* [TEXTE ÉTUDIÉ]
# # #

Ce fossile vieux de plus de 390 millions d’années pourrait enrichir notre compréhension de l’évolution des mâchoires et des dents chez les vertébrés.
Melina Jobbins est en pleine conversation téléphonique sous le squelette impressionnant d’une tortue Achelon suspendue au plafond.
Par-dessus son épaule se dresse la reconstitution d’un Gorgosaurus, dont la silhouette n’est pas sans rappeler une version plus petite d’un tyrannosaure. Et deux autres espèces de créatures marines flottent sous le toit du musée des sciences géologiques du bâtiment Wallace de l’Université du Manitoba.
Un Xiphactinus et un Platercapus pour ceux qui se posent la question.
En tout cas, le décor convient parfaitement.
Melina Jobbins, biologiste de l’évolution, a découvert l’an passé, un nouveau fossile de poisson révélant l’existence d’un nouveau genre au sein de la grande famille des placodermes, l’Elmosteus lundarensis.
Les placodermes sont des poissons préhistoriques qui chassaient dans les mers à l’époque du Dévonien (période géologique s’étendant d’environ – 419 millions d’années à – 359 millions).
Postdoctorante à l’Université du Manitoba, Melina Jobbins et son équipe ont donc découvert ce nouveau fossile dans la région de Lundar.
« En 1996, ce poisson a été découvert pour la première fois et a été décrit en se basant sur quelques spécimens de fossiles. En 2023 en arrivant ici, j’ai demandé à voir les collections pour me familiariser avec cette espèce locale. Et, en nous rendant sur le terrain, on a découvert ce nouveau fossile ».
Les yeux de la chercheuse se portent sur un morceau de roche, exposé derrière une vitre, couvert de plaques sombres. Elles font penser à une carapace.
« C’est ce que l’on appelle la partie thoracique, explique Melina Jobbins. C’est le haut du dos, là où l’articulation se rapproche du crâne. On a aussi pu obtenir des parties de la joue et toutes ces parties on ne les connaissait pas. Lors des analyses phylogénétiques avec les autres morceaux d’os découvert plus tôt, nous avons pu définir qu’il s’agissait de quelque chose de nouveau. »
La découverte permet donc d’ajouter une pièce en plus au puzzle qu’est le domaine de la paléontologie. En cela la découverte est déjà importante en soi, mais elle pourrait permettre une meilleure compréhension de la chaîne évolutive et de ce que l’on y trouve en fin de compte : nous autres, homo sapiens.
Les placodermes sont parmi les premiers vertébrés à posséder une mâchoire. Il faut imaginer un mélange entre un bar et un requin d’environ 1 mètre, 1,30 mètre.

# # #

* [DONNÉES FOURNIES]
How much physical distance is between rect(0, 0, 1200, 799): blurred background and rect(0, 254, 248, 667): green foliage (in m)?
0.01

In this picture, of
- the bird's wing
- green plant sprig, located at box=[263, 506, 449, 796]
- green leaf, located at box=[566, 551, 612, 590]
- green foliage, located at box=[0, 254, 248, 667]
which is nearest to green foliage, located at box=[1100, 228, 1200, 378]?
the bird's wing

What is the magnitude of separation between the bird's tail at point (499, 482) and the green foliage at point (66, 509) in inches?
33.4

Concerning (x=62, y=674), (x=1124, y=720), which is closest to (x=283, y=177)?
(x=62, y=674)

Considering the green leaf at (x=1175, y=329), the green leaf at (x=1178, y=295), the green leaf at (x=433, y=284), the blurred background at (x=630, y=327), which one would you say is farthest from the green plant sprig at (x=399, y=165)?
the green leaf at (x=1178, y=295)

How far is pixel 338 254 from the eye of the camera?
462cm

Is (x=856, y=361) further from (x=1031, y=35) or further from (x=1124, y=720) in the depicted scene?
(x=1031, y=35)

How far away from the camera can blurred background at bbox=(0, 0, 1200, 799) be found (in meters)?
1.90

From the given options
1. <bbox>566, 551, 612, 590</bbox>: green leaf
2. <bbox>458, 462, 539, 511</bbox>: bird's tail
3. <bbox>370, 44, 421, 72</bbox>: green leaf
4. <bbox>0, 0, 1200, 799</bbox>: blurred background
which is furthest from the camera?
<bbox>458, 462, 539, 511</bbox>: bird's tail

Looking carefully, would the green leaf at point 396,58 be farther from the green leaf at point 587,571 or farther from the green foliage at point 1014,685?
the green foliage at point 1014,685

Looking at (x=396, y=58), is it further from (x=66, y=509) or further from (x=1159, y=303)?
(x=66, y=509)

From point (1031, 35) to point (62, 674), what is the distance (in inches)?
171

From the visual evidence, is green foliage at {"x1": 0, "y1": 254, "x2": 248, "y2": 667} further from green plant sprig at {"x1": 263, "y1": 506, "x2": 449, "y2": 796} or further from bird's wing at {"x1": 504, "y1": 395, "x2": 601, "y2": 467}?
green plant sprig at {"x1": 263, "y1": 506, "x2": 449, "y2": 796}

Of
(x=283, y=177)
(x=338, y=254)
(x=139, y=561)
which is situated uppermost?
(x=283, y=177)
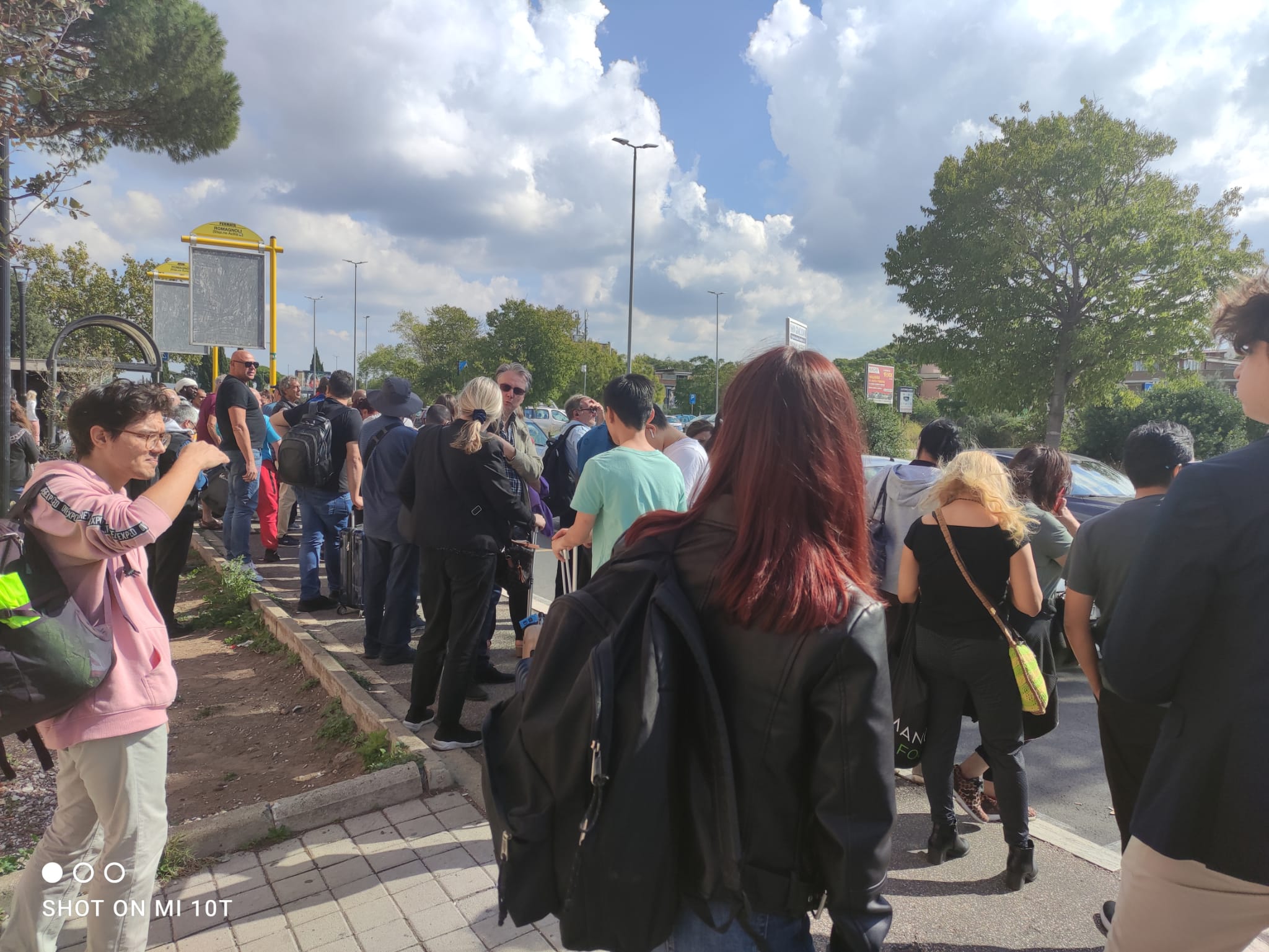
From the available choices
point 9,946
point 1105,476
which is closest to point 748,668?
point 9,946

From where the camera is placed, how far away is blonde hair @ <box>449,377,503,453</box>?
13.3ft

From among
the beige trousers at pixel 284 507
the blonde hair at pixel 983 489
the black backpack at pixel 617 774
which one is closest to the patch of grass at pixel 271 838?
the black backpack at pixel 617 774

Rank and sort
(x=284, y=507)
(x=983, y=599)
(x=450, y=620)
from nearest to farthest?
(x=983, y=599) < (x=450, y=620) < (x=284, y=507)

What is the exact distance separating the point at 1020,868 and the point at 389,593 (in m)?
4.09

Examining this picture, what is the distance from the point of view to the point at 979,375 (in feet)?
81.8

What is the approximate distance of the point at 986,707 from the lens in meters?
3.15

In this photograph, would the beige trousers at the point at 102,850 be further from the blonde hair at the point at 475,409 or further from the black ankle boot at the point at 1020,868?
the black ankle boot at the point at 1020,868

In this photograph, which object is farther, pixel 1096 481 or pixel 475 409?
pixel 1096 481

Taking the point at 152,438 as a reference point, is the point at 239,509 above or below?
below

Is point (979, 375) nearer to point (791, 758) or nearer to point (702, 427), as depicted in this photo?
point (702, 427)

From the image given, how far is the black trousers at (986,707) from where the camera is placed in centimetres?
312

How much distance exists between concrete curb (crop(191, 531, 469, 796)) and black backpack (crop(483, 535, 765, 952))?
2.55 m

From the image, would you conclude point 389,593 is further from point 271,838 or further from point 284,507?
point 284,507

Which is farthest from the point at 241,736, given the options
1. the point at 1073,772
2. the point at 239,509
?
the point at 1073,772
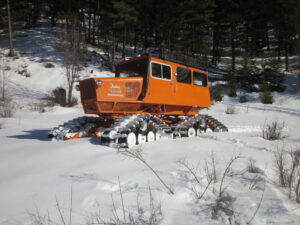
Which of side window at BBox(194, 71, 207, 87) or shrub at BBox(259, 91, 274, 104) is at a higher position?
side window at BBox(194, 71, 207, 87)

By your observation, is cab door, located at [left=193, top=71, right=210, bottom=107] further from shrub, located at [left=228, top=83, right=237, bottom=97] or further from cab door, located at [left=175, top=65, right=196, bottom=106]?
shrub, located at [left=228, top=83, right=237, bottom=97]

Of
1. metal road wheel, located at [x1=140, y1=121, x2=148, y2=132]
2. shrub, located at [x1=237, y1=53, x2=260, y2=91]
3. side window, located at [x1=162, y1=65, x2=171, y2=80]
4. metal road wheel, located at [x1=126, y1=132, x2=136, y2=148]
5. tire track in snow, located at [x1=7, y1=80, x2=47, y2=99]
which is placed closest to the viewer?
metal road wheel, located at [x1=126, y1=132, x2=136, y2=148]

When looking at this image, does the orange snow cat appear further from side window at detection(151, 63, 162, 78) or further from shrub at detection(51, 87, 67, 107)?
shrub at detection(51, 87, 67, 107)

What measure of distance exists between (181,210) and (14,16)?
40.3m

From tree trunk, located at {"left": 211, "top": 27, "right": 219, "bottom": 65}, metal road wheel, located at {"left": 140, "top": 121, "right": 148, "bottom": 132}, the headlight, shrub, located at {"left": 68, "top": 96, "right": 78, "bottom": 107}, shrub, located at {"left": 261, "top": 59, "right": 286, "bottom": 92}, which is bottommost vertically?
metal road wheel, located at {"left": 140, "top": 121, "right": 148, "bottom": 132}

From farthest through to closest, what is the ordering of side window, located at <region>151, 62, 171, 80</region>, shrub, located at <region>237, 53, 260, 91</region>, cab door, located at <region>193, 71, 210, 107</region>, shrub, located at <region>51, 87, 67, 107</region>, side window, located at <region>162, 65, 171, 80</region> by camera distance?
shrub, located at <region>237, 53, 260, 91</region> → shrub, located at <region>51, 87, 67, 107</region> → cab door, located at <region>193, 71, 210, 107</region> → side window, located at <region>162, 65, 171, 80</region> → side window, located at <region>151, 62, 171, 80</region>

# # #

* [À FAIRE]
1: Pour chaque affirmation, dites si elle s’accorde avec le texte sur le fossile, en répondant oui ou non et en citant mot pour mot le passage qui tranche. (a) Le poisson a été découvert pour la première fois en 1996. (b) Les placodermes vivaient à l’époque du Crétacé. (c) Melina Jobbins est postdoctorante à l’Université de Montréal.
2: Dans le texte sur le fossile, réécrivez plus brièvement le paragraphe qui commence par « La découverte permet donc », sans perdre ses faits principaux.
3: Écrivez la suite du texte sur le fossile, à partir de sa dernière phrase.
La liste forme un matériel à part, sans lien avec le texte sur le fossile.

* [RÉPONSES]
1:
(a) Oui : « En 1996, ce poisson a été découvert pour la première fois ».
(b) Non : « qui chassaient dans les mers à l’époque du Dévonien ».
(c) Non : « Postdoctorante à l’Université du Manitoba ».

2: La découverte ajoute une pièce au puzzle de la paléontologie. Déjà importante en soi, elle pourrait aussi aider à mieux comprendre la chaîne évolutive et ce qu’on trouve à son bout : nous, homo sapiens.

3:
« C’est super pour nous parce que ça nous permet de comprendre comment la mâchoire et les dents ont commencé à évoluer chez eux pour finalement arriver chez nous. Nous avons les mêmes structures, et ils les ont eus avant nous, ce sont donc nos très vieux ancêtres.
« Ce que l’on sait par exemple c’est qu’ils sont les premiers à avoir eu une mâchoire et des dents, mais leurs dents n’avaient pas encore d’émail qui est clé pour nous, car nos dents sont plus molles et s’abiment plus vite. »
Les placodermes ont fini par disparaître à la fin du Dévonien à la suite d’une extinction de masse. Difficile d’expliquer pourquoi exactement, car les informations relèvent en partie de l’interprétation.
« On sait qu’il y avait de la prédation entre eux, les adultes piscivores faisaient de la prédation sur les juvéniles. Sur la fin du Dévonien, la taille des ancêtres des requins commence à évoluer. Il y avait donc beaucoup plus de compétition pour la nourriture et ce ne serait pas étonnant qu’ils soient devenus les proies de certains requins. »
Les changements climatiques et environnementaux ont aussi probablement participé à cette extinction.
Pour ce qui est de la suite des événements, c’est beaucoup de travail qui attend Melina Jobbins, qui se dit très fière de sa découverte.
« Je vais faire beaucoup de terrain, il n’y en a pas assez. On va pouvoir explorer différentes régions et différentes périodes du Dévonien, ça va me permettre de comprendre comment la diversité de poissons au Manitoba a évolué avec le temps et faire des parallèles sur une plus grande échelle.
« Il y aura aussi des projets plus grands sur l’origine des dents. »
Il est possible d’observer l’Elmosteus lundarensis et les fossiles découverts au musée des sciences géologiques qui restera ouvert la semaine pendant l’été.
En plus des nombreux fossiles à découvrir, le musée propose toute sorte de géodes, de minéraux et de roches.